A Riad cade il velo degli Stati Uniti: guardie di frontiera sotto accusa

di Ernesto Ferrante -


L’avvicinamento a Pechino ha privato Riad dell’immunità di cui aveva goduto negli ultimi anni da parte degli Stati Uniti. Dopo che Human Rights Watch ha incolpato le guardie di frontiera saudite di sparare su migranti etiopi disarmati al confine con lo Yemen, il Washington Post ha riportato la notizia di un pressing da parte dell’amministrazione Biden per individuare quali elementi delle forze di sicurezza siano i responsabili.

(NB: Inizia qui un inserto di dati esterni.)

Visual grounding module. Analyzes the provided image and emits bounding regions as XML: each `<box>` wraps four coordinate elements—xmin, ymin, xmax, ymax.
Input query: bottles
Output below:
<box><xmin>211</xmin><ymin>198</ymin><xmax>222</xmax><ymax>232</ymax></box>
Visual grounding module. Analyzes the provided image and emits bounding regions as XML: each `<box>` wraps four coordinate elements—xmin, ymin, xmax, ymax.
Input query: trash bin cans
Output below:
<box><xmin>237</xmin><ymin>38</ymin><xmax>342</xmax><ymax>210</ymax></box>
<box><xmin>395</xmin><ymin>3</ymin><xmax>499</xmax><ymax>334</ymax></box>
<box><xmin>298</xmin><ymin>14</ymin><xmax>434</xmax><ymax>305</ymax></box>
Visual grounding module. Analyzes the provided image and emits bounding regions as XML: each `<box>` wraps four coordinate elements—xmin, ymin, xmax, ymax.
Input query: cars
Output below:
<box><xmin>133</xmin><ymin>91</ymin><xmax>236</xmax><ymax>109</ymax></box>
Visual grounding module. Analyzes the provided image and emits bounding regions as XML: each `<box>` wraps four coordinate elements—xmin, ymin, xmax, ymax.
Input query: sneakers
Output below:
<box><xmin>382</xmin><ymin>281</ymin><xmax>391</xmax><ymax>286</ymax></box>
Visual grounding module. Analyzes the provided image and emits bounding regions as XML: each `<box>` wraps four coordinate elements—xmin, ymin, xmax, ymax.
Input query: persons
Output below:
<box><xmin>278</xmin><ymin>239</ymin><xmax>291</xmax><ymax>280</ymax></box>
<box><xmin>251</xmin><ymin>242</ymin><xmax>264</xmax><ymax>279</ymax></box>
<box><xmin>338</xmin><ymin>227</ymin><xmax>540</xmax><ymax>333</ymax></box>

Parla l’ambasciatore degli Stati Uniti a Riad

La monarchia del Golfo ha negato tutto. Gli Usa, secondo funzionari Usa citati dal Post, stanno anche spingendo gli ex alleati di ferro in funzione anti-iraniana a individuare le unità che, stando a vittime e testimonianze, hanno usato mortai, armi leggere e si sono rese responsabili di esecuzioni per uccidere centinaia, forse migliaia di persone. Tante donne, molti bambini. Michael Ratney, ambasciatore Usa a Riad, ha parlato del caso con le autorità saudite, prima della pubblicazione del documento. L’esercito americano è stato impiegato per l’addestramento del personale sospettato degli abusi per ben otto anni, a partire dal 2015, e fino al mese scorso. Una preparazione articolata, hanno confermato fonti del Dipartimento di Stato e della Difesa, condotta dall’Army’s Security Assistance Command (Usasac) e incentrata sulla divisione marittima delle guardie.

“No comment” dall’ambasciata saudita. Le accuse sono arrivate in un momento estremamente delicato nelle relazioni tra i due Paesi. Se è vero che sono stati tagliati gli aiuti militari diretti al regno dopo che l’Aeronautica saudita è finita nel mirino per il bombardamento di civili in Yemen, prosegue invece a tutto spiano un programma di vendite di armi, il cui valore supera i 140 miliardi di dollari.